Aerospike server version in use is 4.6.0.15, and I’m using Java client version 4.4.10, although I’ve tried various other versions, as well as a Python client v4.0.0 and still got the issue.
I’m using the query(QueryPolicy policy, Statement statement)
method of the Aero client and passing in a default QueryPolicy instance and only setting the namespace
and setName
on the Statement object, no filters/predicates/etc, which if I understand correctly should be equivalent to using scanAll()
. I have also tried using scanAll() with a default scanPolicy
, and just passing in the namespace
and setName
(no bins) and the same behavior is exhibited.
Here is the relevant client code:
try {
String namespace = <namespace>;
String setName = <setName>;
Statement stmt = new Statement();
stmt.setNamespace(namespace);
stmt.setSetName(setName);
QueryPolicy queryPolicy = new QueryPolicy();
try (RecordSet recordSet = client.query(queryPolicy, stmt)) {
int setSize = 0;
while (recordSet.next()) {
Key key = recordSet.getKey();
Record record = recordSet.getRecord();
System.out.println("Key: " + key + ", Record: " + record);
setSize++;
}
System.out.println("Set Size: " + setSize);
}
} catch (AerospikeException e) {
System.err.println("Error: " + e.getMessage());
} finally {
client.close();
}
Using the above (or directly using scanAll with a callback), for a set name containing 654 records for example, only 317 are being returned.
All of the cluster configs, whether bare metal or on Kubernetes, uses the mesh
mode for heartbeats in the network stanza, and a replication factor of 2. We have 2 node and 5 node clusters, in each case the same behavior is exhibited.
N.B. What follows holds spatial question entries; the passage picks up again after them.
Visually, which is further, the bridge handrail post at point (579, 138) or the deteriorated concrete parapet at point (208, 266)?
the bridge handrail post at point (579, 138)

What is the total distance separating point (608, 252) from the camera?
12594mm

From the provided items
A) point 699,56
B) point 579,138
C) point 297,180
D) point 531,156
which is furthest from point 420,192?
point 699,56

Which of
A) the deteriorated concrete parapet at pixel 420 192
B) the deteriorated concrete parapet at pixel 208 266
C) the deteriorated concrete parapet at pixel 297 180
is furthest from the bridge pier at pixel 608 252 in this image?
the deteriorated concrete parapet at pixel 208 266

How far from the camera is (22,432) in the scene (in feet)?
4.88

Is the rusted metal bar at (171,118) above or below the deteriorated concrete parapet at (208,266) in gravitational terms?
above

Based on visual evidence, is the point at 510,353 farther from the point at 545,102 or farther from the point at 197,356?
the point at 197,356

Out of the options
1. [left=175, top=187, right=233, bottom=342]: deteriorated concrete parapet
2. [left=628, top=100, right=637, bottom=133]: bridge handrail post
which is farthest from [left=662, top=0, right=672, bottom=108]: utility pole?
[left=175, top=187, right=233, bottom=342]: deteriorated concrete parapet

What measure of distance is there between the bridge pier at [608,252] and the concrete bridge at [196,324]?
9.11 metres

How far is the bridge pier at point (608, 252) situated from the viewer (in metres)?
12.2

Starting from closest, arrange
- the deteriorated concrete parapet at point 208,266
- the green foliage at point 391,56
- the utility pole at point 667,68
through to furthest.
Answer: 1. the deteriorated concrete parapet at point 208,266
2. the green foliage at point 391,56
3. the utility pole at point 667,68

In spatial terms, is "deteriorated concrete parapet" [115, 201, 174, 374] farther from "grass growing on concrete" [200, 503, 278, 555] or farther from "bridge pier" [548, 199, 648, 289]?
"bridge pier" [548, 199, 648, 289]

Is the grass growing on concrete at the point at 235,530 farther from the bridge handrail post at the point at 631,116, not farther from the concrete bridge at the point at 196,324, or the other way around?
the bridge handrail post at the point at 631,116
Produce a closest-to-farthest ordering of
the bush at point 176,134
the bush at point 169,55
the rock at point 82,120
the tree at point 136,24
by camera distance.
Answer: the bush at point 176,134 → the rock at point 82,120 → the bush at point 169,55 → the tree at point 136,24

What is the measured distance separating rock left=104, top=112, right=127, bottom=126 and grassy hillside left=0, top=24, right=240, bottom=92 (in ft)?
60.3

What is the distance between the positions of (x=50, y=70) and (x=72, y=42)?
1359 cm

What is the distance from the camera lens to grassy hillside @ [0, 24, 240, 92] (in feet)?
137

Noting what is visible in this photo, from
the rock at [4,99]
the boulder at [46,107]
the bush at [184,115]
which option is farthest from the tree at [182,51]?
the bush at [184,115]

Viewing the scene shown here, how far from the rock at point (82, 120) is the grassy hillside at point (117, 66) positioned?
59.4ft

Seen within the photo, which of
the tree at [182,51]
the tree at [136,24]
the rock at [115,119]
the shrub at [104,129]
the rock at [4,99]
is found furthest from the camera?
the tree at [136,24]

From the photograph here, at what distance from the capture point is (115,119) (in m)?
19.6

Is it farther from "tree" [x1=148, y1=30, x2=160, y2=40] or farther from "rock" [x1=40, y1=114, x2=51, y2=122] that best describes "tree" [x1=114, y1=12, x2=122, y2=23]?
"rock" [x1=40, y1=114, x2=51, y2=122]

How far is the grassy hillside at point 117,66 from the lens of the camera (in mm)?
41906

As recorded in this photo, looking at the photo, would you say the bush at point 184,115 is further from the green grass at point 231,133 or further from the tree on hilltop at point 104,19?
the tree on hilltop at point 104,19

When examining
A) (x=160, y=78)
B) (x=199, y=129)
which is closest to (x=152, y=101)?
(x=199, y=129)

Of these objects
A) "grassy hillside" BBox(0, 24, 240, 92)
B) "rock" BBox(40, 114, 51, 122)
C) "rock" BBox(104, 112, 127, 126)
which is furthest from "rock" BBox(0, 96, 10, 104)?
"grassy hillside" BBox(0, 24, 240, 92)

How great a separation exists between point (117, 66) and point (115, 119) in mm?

I can upload the exact configs if needed, but they truly are very “standard” from what I’ve seen.
I have scoured the web and not come across hardly any similar issues, the closest one I’ve found is Total Number of records from aql & fetched through query do not match. However I don’t really understand what the resolution was for the OP, it appears that they just started seeing matching record counts for the various ways of querying. Also, there are some comments in there that say that the number of records under n_objects
is the number of master AND replica records, meaning that if there are 3 mil records and replica factor of 2 then n_objects
would report 6 mil… however that’s not what I’ve observed - after loading for example 654 records into a particular set in a 2-node cluster with replica factor 2, show sets
reports
| disable-eviction | ns | set-enable-xdr | objects | stop-writes-count | set | memory_data_bytes | truncate_lut | tombstones |
+------------------+-----------+----------------+---------+-------------------+--------------------+-------------------+--------------+------------+
| "false" | "default" | "use-default" | "654" | "0" | <setName> | "331593" | "0" | "0" |
for both nodes, and our AMC dashboard reports twice that number (1308) under the Objects
column for that set, but the client query returns 317. Another example I’ve seen with our 5-node cluster (repl factor 2) is that the objects
column reports roughly the same number of objects (i.e. 17, 18, 20, 17, 18) and the AMC dashboard reports 90 which is the sum of aforementioned counts, but the above query (or directly using scanAll()
) returns 45…
So anyways, any help shedding some light on this issue would be very much appreciated!
Update: the day after reporting, the client is returning 337 records now (was previously 317). The sum of those equal the actual total record count in the set, 654. So this makes it seem like somehow only one node’s worth of data is being returned at a time.